◆ **Quoted passage**
>> Begin

As I settle in upstairs, I smell the odor of fish sauce leaking up the smooth wooden-railed staircase into my room. Directly across the street I can see a few watching, waiting women on the corner of Bui Vien and De Tham Street. Behind them is Go2 Bar, a well-designed rock bar with a great array of local and international cuisine. The patios are often filled during the afternoon with travelers and locals alike drinking the day away.

When the incessant smell of motor oil overtakes the night, it is hard not to feel the debauchery and decadence most commonly associated with Saigon’s nightlife. The infamous Apocalypse Now Club dutifully lives up to its name, however there are no cameos by Marlon Brando in this version. The club is one of Saigon’s oldest, and it hosts a variety of popular music for the revolving door of travelers that spin through the city. The blurring faces on the dance floor create an amicable ambiance, inviting to every transient looking for good music and a rowdy crowd. Be forewarned that Saigon is a hot bed of women practicing the oldest profession in the world. Foreigners are seen by many as walking ATMs, and presentation is not always made clear in the midst of the chaos of a club.

>> End

◆ **Record list**
>> Begin

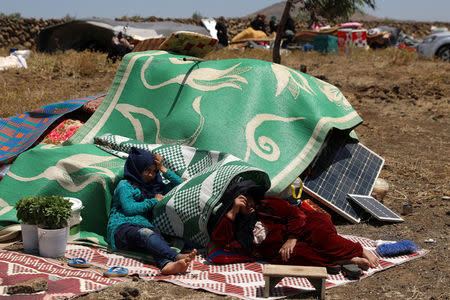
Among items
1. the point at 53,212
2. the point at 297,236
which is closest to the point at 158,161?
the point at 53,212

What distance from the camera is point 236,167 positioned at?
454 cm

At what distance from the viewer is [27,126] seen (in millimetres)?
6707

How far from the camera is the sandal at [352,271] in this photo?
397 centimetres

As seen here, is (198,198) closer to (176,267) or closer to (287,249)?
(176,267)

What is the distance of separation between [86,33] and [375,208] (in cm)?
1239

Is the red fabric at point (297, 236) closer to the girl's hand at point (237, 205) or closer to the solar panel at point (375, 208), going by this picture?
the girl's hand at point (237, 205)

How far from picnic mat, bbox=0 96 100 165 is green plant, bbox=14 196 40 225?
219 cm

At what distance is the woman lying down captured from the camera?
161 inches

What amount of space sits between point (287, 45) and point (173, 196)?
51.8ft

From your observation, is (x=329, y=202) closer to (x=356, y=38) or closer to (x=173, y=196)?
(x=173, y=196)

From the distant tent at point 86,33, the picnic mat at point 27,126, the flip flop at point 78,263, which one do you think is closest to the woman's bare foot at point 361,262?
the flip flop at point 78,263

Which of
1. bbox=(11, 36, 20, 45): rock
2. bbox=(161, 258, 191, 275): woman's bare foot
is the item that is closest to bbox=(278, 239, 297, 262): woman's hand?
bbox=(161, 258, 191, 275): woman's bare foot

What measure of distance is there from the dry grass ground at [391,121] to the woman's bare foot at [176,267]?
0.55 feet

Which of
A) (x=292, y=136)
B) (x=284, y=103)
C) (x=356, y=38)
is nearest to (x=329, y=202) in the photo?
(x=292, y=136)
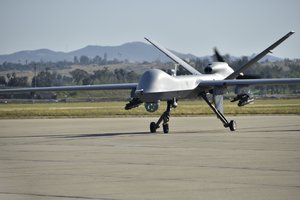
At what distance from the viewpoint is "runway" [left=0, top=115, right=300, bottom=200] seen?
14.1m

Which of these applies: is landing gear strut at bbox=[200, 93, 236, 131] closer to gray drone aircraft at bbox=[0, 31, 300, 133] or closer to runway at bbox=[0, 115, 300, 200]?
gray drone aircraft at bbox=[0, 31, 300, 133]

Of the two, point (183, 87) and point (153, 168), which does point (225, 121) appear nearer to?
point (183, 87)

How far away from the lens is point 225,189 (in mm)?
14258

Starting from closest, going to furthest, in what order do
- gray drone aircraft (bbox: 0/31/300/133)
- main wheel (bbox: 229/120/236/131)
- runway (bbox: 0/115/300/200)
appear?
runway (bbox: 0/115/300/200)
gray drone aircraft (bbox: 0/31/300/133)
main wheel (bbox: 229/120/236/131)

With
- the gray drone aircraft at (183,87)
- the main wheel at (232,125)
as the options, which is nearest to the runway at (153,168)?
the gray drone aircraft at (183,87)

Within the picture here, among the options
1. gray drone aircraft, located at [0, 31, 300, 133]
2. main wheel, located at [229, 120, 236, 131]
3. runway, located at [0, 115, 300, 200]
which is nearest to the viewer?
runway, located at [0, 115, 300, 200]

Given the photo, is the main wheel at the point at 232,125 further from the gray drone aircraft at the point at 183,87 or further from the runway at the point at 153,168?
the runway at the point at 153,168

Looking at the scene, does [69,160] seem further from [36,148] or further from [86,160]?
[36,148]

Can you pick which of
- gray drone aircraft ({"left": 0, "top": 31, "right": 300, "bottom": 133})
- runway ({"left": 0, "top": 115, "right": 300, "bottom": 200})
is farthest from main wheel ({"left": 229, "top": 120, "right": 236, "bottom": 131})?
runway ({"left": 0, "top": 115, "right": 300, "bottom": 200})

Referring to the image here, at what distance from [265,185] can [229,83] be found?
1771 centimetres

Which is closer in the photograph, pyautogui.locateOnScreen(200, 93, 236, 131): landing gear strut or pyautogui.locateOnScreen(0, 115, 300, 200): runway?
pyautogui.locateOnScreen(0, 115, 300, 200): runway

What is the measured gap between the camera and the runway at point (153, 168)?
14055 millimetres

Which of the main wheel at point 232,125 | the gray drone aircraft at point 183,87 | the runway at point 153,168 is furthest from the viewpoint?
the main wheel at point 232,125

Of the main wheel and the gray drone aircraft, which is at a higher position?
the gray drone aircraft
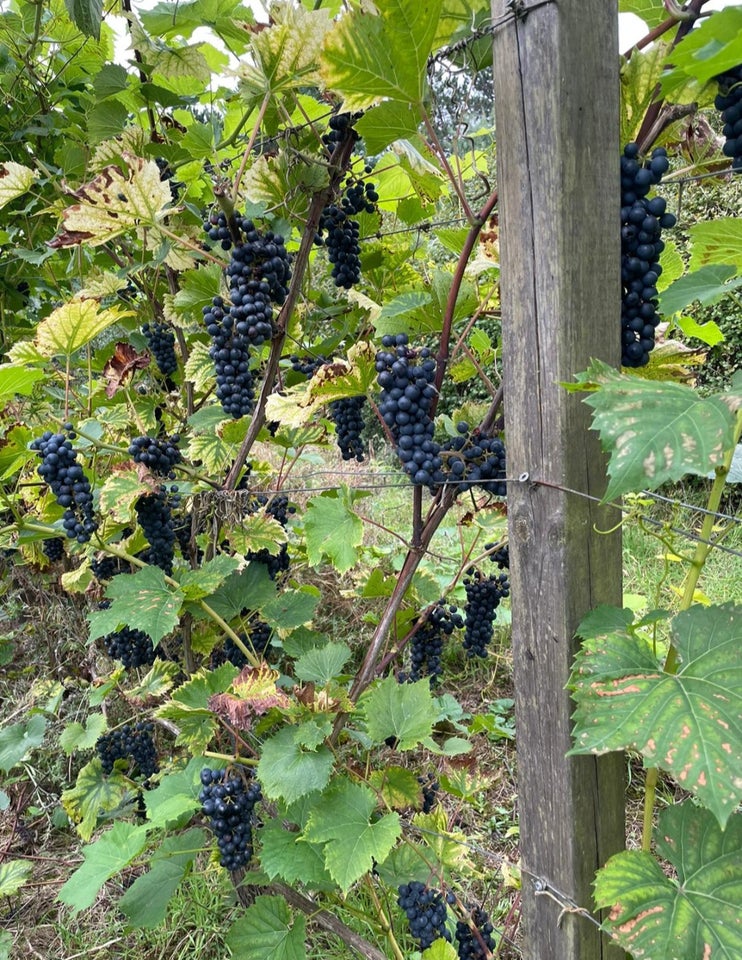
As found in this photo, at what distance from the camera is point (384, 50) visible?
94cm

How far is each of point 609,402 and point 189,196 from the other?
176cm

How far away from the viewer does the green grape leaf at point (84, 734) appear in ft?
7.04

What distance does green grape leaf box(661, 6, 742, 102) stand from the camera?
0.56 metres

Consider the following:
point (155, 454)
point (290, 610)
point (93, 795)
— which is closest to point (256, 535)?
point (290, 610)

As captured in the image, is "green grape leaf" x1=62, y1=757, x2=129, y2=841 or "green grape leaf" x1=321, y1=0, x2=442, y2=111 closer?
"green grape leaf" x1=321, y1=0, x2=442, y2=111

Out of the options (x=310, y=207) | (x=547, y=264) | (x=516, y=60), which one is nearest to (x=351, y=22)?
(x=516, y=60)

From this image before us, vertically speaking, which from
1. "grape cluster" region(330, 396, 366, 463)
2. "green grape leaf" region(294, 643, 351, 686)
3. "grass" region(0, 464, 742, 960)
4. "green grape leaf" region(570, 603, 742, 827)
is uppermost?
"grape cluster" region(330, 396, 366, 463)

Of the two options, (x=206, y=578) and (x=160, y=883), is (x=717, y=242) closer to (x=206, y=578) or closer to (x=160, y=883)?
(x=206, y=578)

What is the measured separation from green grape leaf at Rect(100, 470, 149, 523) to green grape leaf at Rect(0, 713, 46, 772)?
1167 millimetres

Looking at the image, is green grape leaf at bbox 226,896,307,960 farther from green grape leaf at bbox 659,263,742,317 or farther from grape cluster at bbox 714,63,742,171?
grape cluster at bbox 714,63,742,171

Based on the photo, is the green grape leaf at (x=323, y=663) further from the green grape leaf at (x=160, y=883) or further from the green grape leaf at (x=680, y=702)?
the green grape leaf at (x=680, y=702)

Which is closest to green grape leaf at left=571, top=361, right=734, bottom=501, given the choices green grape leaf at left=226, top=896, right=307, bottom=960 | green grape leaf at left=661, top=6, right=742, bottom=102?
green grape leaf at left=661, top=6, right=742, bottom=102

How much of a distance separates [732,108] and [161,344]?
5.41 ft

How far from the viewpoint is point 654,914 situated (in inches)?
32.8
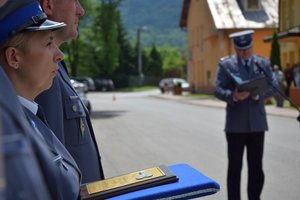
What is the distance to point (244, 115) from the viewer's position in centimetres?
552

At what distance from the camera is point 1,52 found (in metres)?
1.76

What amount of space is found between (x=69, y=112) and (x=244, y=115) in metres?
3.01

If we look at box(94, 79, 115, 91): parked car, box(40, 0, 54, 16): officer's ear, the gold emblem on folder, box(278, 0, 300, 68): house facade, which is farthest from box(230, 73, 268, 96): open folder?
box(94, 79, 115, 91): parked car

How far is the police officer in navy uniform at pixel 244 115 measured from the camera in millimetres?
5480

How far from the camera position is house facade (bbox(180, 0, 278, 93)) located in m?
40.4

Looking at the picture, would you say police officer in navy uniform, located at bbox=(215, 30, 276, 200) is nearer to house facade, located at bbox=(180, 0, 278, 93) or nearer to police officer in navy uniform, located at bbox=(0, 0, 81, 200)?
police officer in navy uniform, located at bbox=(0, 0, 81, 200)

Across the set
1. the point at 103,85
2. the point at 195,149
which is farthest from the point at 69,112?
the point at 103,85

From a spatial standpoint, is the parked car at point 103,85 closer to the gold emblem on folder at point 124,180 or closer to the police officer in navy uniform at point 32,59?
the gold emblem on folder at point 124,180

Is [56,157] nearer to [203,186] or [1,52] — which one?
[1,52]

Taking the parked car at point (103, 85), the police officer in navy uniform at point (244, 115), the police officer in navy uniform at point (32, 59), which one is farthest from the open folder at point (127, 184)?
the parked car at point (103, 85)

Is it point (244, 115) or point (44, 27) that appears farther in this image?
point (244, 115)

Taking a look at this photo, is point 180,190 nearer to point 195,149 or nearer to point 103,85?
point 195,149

>> End
>> Begin

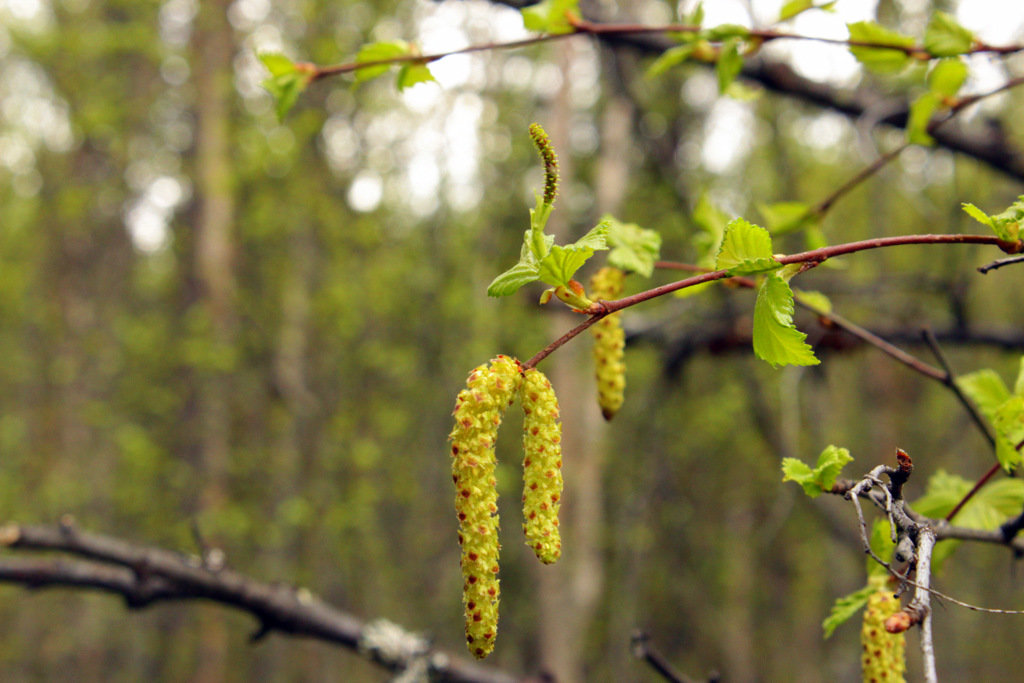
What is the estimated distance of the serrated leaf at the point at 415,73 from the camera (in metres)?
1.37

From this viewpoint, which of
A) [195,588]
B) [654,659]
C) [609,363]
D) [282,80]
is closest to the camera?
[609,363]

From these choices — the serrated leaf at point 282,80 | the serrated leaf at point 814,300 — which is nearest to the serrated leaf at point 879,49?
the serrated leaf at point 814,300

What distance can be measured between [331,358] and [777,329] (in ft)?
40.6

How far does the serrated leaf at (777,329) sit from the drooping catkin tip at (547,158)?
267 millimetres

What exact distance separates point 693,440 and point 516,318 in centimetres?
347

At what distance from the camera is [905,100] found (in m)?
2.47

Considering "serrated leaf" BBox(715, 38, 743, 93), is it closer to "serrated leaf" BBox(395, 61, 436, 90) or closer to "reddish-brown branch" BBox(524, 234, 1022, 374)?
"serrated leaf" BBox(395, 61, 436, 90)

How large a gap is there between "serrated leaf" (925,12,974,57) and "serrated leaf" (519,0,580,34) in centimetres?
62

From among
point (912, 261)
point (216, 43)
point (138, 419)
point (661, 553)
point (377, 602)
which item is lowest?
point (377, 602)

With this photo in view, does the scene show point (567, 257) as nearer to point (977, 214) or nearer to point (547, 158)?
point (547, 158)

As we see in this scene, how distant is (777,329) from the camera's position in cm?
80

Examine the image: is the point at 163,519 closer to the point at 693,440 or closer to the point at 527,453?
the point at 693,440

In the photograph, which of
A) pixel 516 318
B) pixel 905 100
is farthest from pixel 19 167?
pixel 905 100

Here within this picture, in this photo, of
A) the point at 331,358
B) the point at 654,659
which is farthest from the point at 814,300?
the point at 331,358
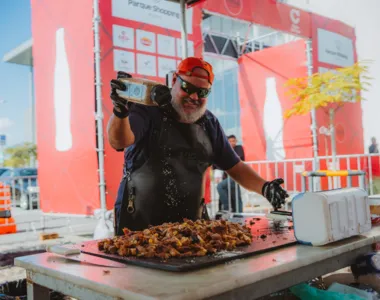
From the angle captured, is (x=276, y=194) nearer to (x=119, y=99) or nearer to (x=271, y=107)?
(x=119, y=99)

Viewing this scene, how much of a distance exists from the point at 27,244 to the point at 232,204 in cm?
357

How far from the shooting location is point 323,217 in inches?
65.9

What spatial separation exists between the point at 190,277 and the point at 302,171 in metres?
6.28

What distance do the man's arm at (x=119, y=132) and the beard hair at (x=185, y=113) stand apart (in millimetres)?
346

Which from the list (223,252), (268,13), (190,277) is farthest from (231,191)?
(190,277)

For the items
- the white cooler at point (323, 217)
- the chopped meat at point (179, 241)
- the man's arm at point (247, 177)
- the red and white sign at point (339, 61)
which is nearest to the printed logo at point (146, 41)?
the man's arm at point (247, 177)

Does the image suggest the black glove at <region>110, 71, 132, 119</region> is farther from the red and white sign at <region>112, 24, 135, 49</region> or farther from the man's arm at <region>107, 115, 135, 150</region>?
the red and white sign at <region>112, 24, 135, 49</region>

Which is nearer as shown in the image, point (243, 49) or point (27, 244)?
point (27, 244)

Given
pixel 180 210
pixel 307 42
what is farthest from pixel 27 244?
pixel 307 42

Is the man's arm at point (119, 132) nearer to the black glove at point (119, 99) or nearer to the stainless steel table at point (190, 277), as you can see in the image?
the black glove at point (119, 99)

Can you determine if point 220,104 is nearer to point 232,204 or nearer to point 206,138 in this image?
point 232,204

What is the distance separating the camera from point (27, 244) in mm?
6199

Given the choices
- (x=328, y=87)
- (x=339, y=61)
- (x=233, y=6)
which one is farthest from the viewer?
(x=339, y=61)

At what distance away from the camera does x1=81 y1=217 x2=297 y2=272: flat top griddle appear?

>> End

◆ **Aim of the task**
Reproduce the Saigon passage word for word, starting at "As I settle" and ending at "the day away.".

◆ **Solution**
As I settle in upstairs, I smell the odor of fish sauce leaking up the smooth wooden-railed staircase into my room. Directly across the street I can see a few watching, waiting women on the corner of Bui Vien and De Tham Street. Behind them is Go2 Bar, a well-designed rock bar with a great array of local and international cuisine. The patios are often filled during the afternoon with travelers and locals alike drinking the day away.